# Stored items
== Segment start ==

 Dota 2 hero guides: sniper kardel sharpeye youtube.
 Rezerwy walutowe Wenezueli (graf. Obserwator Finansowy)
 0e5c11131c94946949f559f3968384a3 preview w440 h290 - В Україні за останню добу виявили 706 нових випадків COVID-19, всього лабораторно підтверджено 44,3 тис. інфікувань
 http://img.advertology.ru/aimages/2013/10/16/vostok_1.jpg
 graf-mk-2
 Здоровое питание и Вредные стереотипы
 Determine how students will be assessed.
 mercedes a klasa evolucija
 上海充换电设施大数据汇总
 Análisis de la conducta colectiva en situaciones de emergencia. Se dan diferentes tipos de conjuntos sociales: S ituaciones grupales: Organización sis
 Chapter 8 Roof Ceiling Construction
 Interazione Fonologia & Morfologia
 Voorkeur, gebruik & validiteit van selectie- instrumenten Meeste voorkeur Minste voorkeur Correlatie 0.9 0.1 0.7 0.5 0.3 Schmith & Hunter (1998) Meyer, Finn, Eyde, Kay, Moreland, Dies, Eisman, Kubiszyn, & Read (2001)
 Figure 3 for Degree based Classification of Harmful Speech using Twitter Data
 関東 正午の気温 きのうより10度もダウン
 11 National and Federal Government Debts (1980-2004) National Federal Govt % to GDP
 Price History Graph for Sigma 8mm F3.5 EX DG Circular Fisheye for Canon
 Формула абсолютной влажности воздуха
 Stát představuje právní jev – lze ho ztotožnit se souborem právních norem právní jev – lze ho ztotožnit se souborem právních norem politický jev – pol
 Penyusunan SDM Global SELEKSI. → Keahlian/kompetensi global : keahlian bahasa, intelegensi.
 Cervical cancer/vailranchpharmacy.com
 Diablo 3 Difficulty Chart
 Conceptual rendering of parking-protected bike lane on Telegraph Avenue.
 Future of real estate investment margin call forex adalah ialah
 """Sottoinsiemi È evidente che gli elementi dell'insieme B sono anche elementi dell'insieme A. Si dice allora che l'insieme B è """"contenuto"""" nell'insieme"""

== Segment end ==

Output nothing but the lines from the one that contains "Chapter 8 Roof Ceiling Construction" through the final line of the entries above, exactly as they appear.

 Chapter 8 Roof Ceiling Construction
 Interazione Fonologia & Morfologia
 Voorkeur, gebruik & validiteit van selectie- instrumenten Meeste voorkeur Minste voorkeur Correlatie 0.9 0.1 0.7 0.5 0.3 Schmith & Hunter (1998) Meyer, Finn, Eyde, Kay, Moreland, Dies, Eisman, Kubiszyn, & Read (2001)
 Figure 3 for Degree based Classification of Harmful Speech using Twitter Data
 関東 正午の気温 きのうより10度もダウン
 11 National and Federal Government Debts (1980-2004) National Federal Govt % to GDP
 Price History Graph for Sigma 8mm F3.5 EX DG Circular Fisheye for Canon
 Формула абсолютной влажности воздуха
 Stát představuje právní jev – lze ho ztotožnit se souborem právních norem právní jev – lze ho ztotožnit se souborem právních norem politický jev – pol
 Penyusunan SDM Global SELEKSI. → Keahlian/kompetensi global : keahlian bahasa, intelegensi.
 Cervical cancer/vailranchpharmacy.com
 Diablo 3 Difficulty Chart
 Conceptual rendering of parking-protected bike lane on Telegraph Avenue.
 Future of real estate investment margin call forex adalah ialah
 """Sottoinsiemi È evidente che gli elementi dell'insieme B sono anche elementi dell'insieme A. Si dice allora che l'insieme B è """"contenuto"""" nell'insieme"""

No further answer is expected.